The critical data NOT collected are the outcomes. What happens hours and days are the casualty is delivered to the higher treating facility. BTW, as you know, the "Golden Hour" is not a magic solution. If a soldier is bleeding out and it can't be stopped, the Golden Hour turns into ASAP. 15 minutes can make the difference. What is truly confusing about this subject is who makes the MEDEVAC dispatch/approval decisions. Part of the complaint has been the qualifications of the person manning the PEEC. Your description does not even mention a PEEC and your unit makes decisions at the appropriate level. Most of the gripes are about higher level decision making or not making. Some stories refer to waking generals up.
Lastly, there have been allegations by some, all the way up to the JCS, that 9 lines often exaggerate the severity of the casualty or the play down how hot the LZ is. If true, it is very sad, human, but sad as it affects other casualties' survival.
Final 2 cents. I agree about the red cross, and the weapons, its only common fucking sense. I also believe flight medics should get EMT-P as part of the standard, but only because it would help them after leaving the Army.
Also, the beurocracy doesnt hinder MEDEVAC launch the way some of you are implying.

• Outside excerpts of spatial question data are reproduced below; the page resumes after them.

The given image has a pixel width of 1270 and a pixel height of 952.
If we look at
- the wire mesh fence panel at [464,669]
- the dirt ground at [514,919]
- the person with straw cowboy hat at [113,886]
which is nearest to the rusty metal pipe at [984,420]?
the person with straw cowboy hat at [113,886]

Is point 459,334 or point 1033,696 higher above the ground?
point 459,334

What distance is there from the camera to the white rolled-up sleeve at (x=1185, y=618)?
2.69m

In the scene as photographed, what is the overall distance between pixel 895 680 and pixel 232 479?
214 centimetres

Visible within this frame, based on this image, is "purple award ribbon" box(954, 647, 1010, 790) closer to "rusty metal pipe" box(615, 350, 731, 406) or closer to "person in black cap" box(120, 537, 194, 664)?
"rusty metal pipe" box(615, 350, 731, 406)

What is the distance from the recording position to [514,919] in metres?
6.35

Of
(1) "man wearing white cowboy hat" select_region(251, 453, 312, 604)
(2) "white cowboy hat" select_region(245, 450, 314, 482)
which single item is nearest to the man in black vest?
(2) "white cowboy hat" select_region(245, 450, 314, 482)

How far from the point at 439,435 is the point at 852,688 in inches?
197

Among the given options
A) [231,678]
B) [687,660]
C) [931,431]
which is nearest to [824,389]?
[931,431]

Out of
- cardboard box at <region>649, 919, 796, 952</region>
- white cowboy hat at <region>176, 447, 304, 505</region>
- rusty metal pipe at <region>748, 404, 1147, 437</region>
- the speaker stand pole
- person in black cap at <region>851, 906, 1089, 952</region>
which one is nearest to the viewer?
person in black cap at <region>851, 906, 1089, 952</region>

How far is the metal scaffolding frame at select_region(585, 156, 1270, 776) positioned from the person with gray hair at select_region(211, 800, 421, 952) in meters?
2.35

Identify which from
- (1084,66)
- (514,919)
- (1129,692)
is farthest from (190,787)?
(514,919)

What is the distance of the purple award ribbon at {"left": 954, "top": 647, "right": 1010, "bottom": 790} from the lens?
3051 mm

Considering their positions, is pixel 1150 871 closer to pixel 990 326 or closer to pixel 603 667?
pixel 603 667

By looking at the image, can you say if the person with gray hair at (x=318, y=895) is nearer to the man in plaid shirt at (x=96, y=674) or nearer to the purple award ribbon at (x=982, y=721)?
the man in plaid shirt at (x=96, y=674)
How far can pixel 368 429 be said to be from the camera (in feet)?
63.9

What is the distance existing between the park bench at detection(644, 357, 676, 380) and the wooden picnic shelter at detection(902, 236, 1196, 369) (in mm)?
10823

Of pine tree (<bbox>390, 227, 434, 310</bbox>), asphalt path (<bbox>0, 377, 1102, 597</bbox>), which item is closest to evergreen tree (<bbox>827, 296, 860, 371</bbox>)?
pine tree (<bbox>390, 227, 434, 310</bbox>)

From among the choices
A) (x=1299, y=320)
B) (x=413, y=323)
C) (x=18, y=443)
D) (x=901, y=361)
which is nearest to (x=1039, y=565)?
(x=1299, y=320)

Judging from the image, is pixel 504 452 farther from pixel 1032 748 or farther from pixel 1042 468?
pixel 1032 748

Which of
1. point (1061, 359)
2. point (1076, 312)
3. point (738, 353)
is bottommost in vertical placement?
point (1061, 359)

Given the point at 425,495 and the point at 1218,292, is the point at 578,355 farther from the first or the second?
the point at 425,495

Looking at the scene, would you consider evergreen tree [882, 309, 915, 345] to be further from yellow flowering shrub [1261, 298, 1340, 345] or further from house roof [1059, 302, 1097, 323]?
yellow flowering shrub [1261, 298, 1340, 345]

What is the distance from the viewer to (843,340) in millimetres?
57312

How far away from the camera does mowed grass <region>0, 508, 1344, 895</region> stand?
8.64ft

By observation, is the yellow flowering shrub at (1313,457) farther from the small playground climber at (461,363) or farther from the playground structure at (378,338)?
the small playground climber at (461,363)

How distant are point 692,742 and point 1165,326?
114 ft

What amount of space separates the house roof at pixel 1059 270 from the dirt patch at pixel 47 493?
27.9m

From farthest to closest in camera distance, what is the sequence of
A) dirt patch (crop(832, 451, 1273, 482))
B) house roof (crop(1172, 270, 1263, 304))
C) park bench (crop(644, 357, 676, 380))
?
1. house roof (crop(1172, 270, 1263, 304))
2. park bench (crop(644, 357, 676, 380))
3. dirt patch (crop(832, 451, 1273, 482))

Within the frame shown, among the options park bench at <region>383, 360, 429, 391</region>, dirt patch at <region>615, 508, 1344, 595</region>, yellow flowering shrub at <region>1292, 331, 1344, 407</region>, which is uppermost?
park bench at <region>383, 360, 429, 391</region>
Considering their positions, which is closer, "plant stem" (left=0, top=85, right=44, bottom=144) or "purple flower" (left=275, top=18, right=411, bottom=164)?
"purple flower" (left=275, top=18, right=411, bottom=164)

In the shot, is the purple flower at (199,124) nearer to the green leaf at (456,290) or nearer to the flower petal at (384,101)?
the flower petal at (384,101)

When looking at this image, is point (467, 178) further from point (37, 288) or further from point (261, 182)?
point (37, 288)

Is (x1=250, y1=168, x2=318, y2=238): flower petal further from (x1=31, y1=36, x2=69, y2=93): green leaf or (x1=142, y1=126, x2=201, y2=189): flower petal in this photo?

Our O-6 has NEVER been woken up to approve MEDEVAC. The launch decision lies with the BTL CPT. If the LZ is hot and we dont have an AWT that will make it there BEFORE we do, we will defer the mission to PEDRO. The ONLY time MEDEVAC is delayed waiting for escort is if its not up and PEDRO cannot take the mission. Even then, we find SOMETHING. We even had command allow us to count a B1B cruising over RC(S) as 'escort' so we could get Joe out in time. Before I get flamed for this, let me reiterate. I still think we should get weapons, any wait is too long a wait. Also, since many of you probably forgot int he course of my two-post diatribe. This is all coming from a 9 year EMT-P veteran. CURRENTLY working DUSTOFF in Afghanistan, as in I flew EARLIER TODAY. I have also talked to and had contact with the PEDRO guys. This information is up to date. Argue with me. Please.
Final side note: Coprsmen, really? I have no doubt any SEAL medic, 18D, W1 (SOCM) medic, etc. could run circles around me clinically and literally, but Corpsmen are not SOF. And as far as emergency medicine, in my experience, they are BARELY able to average up to todays 68W standard.
You have contributed greatly, but unless you check your facts first, don't critique other Service's medics. All the training these other Services require is available online. PJs for example do a tour in the ER at a Tucson hospital as part of their curriculum. Others on this forum have made similar mistakes when describing the training in other Services.
Corpsmen CAN get assigned to special units such as SEALS, etc., but they get more training for these assignments. Just as a 68W will go to SOCM school if assigned to the Rangers or the 160th, etc. These would be SOF Corpsmen, just as a 68WW1 (W1 being the SOCM ASI) is a SOF medic. The base job field of the Corpsman is NOT SOF. They do not at their base training level exceed standard Army 68Ws by any notable margin. They can both be assigned to an infantry unit, or a hospital. They may both be needed to provide primary care to the warrior for an extended time. Neither one of them are SOF.
Side note: secondary to this already similar standard of training, Corpsman school has recently been moved (or is shortly moving) to Ft Sam to be co-located with 68W school.
Question on the side: have gotten various information about a Marine who recently died from electrocution. (I believe there actually were two separate electrocution cases: the case I am talking about was apparently on base involving a vehicle.) Dustoff side of the house mentioned there was a slow dispatch on that. Got any info?
Thank you again...important feedback. (pls ditch the curses...kids come here.)